Sheila Khama has served on our board of directors since the Closing of the Business Combination in September 2021. Ms. Khama is a consultant, policy advisor and former mining industry executive with expertise in corporate governance and sustainable development of minerals, oil and gas resources. Since April 2019, Ms. Khama has been an independent consultant on oil and gas governance and policy reforms for SK Consulting Pty, Ltd. From November 2016 to March 2019, Ms. Khama served as Practice Manager and Coordinator of Donor Relations and Partnerships at The World Bank, where she led an international team of mineral, oil and gas specialists in implementing support programs ranging from policy reforms, technical assistance, research and knowledge dissemination for various countries. From November 2013 to November 2016, Ms. Khama served as Director African Natural Resources Center at the African Development Bank in Tunisia, where she led a support program for African governments to improve development outcomes from renewable and non-renewable resources. From 2010 to 2013, Ms. Khama served as Director of the Extractives Advisory Program at the African Center for Economic Transformation, a pan-African think tank based in Ghana. Ms. Khama also previously held a number of senior roles in the private sector, including Chief Executive Officer of De Beers Botswana from 2005 to 2010, Head of Marketing and Communication at the First National Bank of Botswana Ltd from 2002 to 2005, and Group Secretary of the Anglo American Corporation Botswana from 1994 to 2002. Ms. Khama also currently serves as a Non-Executive Director for Tullow Oil plc, a position she has held since June 2019. Ms. Khama received an M.B.A. in General Management from Edinburgh University and a B.A. from the University of Botswana. Ms. Khama’s qualifications to serve on the board of directors include her extensive experience as a corporate strategist and her deep understanding of regulatory frameworks in the minerals, oil and gas industry.

Andrei Karkar has served on our board of directors since the Closing of the Business Combination in September 2021 and served as a director of DeepGreen since March 2019. Since 2006, Mr. Karkar has served as Chief Executive Officer of ERAS Holdings, a Karkar family office with its origins in Karkar Electronics founded in 1959 by Edward Karkar. ERAS Holdings engages in a broad range of investment activities and invests in a wide variety of asset classes. Since July 2019, Mr. Karkar has served as a member of the board of directors of CognitionX, a private company based in the United Kingdom. Mr. Karkar received a B.A. from Georgetown University. Mr. Karkar’s qualifications to serve on the board of directors include his experience as an advisor and investor in public and private companies.
+ + + +
TASK DESCRIPTION:
Could you copy from the director profiles, word for word, the part that opens with the words containing "Andrei Karkar has served" and closes with "and private companies."? The material has no connection to the director profiles above.
+ + + +
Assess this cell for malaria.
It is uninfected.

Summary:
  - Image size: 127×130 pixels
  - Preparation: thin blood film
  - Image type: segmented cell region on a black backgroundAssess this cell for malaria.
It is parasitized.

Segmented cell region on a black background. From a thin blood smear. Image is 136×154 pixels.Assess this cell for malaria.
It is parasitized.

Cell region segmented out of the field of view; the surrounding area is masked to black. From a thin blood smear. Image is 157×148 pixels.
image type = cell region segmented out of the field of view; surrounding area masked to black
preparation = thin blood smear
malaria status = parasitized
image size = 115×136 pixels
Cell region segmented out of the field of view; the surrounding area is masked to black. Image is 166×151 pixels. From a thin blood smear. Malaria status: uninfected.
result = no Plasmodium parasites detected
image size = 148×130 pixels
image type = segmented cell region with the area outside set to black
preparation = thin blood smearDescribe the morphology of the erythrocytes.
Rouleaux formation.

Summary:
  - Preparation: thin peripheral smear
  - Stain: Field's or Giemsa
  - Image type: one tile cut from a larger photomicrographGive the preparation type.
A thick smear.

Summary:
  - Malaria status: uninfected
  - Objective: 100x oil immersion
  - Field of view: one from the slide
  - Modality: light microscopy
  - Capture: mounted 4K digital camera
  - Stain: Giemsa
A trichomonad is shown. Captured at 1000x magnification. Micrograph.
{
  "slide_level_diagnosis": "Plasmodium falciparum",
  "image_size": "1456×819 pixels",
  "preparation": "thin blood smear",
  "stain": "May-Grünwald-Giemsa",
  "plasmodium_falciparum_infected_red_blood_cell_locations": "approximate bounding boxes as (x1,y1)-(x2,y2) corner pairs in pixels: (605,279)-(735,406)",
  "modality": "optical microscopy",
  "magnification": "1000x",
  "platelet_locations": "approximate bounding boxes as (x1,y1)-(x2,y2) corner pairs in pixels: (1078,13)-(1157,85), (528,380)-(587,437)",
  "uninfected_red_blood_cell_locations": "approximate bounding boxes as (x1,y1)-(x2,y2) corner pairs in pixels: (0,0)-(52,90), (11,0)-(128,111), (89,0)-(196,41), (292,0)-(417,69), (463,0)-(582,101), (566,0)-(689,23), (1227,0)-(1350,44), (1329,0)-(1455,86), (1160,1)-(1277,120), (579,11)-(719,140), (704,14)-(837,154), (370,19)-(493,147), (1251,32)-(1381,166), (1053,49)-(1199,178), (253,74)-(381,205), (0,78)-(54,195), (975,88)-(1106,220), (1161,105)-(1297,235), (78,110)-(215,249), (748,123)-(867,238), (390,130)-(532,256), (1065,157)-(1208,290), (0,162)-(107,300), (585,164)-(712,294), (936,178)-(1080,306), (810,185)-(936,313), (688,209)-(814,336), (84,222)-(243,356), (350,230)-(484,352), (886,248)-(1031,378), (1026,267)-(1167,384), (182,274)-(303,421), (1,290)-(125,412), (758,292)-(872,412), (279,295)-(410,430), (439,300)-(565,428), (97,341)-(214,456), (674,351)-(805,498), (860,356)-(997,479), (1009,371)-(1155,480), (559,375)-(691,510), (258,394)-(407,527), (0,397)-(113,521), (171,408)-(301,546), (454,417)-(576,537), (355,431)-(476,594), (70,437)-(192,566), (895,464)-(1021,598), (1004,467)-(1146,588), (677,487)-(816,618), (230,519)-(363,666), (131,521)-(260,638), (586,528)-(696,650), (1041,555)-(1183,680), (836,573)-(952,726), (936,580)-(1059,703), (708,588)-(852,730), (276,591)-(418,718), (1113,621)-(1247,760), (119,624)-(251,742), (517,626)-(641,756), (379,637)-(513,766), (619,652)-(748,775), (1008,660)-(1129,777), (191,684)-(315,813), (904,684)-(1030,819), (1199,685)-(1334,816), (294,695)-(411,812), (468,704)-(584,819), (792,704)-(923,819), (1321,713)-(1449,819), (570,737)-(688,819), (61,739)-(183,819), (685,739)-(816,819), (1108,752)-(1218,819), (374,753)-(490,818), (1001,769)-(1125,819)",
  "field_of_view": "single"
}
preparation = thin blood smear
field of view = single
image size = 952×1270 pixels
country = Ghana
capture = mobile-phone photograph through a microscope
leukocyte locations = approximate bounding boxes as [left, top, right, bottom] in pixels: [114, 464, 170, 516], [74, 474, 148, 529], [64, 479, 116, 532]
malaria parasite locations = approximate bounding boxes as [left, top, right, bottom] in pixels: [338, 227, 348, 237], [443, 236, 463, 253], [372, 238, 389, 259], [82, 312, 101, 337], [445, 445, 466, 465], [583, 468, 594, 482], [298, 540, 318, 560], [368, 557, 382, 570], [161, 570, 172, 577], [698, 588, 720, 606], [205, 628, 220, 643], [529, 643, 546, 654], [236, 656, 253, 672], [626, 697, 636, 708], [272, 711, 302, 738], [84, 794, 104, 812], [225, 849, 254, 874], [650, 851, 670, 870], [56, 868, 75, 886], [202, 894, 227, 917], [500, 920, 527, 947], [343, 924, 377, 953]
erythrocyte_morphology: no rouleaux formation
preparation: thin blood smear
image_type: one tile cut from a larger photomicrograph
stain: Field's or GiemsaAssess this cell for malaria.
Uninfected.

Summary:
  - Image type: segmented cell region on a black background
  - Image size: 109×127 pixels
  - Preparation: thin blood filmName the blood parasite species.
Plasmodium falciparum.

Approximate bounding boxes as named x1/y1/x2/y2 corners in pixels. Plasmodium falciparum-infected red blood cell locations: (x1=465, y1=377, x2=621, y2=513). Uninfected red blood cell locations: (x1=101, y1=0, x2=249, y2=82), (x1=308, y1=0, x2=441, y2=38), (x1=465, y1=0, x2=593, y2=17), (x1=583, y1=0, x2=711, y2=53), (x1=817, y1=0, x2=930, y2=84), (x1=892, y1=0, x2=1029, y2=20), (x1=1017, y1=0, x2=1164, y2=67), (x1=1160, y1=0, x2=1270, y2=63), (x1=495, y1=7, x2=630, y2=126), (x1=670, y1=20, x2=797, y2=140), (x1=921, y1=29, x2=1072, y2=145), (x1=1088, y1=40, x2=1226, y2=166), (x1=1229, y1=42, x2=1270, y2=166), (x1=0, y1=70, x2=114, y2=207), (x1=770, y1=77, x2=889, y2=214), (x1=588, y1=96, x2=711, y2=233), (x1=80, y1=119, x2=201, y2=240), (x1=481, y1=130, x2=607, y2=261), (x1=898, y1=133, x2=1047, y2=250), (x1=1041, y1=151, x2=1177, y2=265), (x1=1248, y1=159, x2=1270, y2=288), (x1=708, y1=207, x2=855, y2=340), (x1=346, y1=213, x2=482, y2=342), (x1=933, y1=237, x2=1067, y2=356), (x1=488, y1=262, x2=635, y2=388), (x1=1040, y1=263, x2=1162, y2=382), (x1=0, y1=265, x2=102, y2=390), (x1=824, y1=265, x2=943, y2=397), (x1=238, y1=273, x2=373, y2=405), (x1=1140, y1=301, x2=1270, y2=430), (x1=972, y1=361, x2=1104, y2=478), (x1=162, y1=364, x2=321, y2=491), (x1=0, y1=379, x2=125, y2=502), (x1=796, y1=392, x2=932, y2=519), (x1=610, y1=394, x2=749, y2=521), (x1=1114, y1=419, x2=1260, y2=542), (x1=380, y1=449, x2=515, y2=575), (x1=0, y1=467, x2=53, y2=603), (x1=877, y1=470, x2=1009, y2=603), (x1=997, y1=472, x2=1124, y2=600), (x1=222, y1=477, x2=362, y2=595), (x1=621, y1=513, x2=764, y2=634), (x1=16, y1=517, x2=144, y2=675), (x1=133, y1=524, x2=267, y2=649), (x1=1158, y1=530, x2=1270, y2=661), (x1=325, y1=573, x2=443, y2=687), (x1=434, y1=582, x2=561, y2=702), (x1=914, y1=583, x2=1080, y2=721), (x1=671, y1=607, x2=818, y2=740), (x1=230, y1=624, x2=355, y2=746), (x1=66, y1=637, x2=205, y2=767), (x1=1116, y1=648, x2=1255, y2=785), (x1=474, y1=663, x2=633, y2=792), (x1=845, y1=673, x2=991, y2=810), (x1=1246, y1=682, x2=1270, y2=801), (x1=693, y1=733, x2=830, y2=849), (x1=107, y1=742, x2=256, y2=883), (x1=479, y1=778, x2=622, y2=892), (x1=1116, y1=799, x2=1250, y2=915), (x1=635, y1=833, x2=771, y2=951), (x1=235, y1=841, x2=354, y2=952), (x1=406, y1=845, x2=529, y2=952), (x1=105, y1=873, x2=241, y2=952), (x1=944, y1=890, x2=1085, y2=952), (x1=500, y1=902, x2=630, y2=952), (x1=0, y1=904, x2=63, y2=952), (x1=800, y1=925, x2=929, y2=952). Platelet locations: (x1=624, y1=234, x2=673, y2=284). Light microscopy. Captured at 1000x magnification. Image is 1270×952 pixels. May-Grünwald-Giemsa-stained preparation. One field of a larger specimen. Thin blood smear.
+ + + +
FINAL RESULT:
Andrei Karkar has served on our board of directors since the Closing of the Business Combination in September 2021 and served as a director of DeepGreen since March 2019. Since 2006, Mr. Karkar has served as Chief Executive Officer of ERAS Holdings, a Karkar family office with its origins in Karkar Electronics founded in 1959 by Edward Karkar. ERAS Holdings engages in a broad range of investment activities and invests in a wide variety of asset classes. Since July 2019, Mr. Karkar has served as a member of the board of directors of CognitionX, a private company based in the United Kingdom. Mr. Karkar received a B.A. from Georgetown University. Mr. Karkar’s qualifications to serve on the board of directors include his experience as an advisor and investor in public and private companies.